_Task details_:
Revise the lines between the one holding "Considering the items" and the one holding "which one is nearest to point (338, 244)?", inclusive, swapping "nearest" for "closest" and leaving everything else untouched.

_Supplied material_:
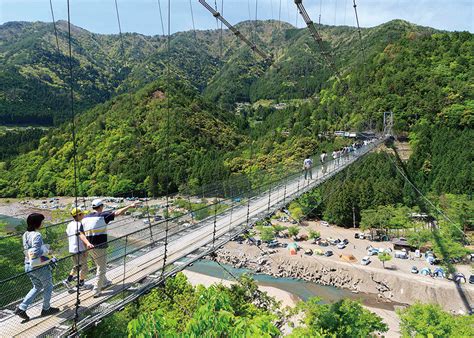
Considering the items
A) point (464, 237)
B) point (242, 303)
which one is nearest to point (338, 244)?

* * *

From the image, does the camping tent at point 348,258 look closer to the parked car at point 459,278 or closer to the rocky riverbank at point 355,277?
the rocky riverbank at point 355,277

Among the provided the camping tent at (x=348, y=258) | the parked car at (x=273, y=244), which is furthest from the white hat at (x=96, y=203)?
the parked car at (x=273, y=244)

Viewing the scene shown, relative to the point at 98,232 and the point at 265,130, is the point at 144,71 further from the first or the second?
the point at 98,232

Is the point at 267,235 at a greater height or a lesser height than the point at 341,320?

_The reply_:
Considering the items
A) point (464, 237)
B) point (242, 303)
which one is closest to point (338, 244)?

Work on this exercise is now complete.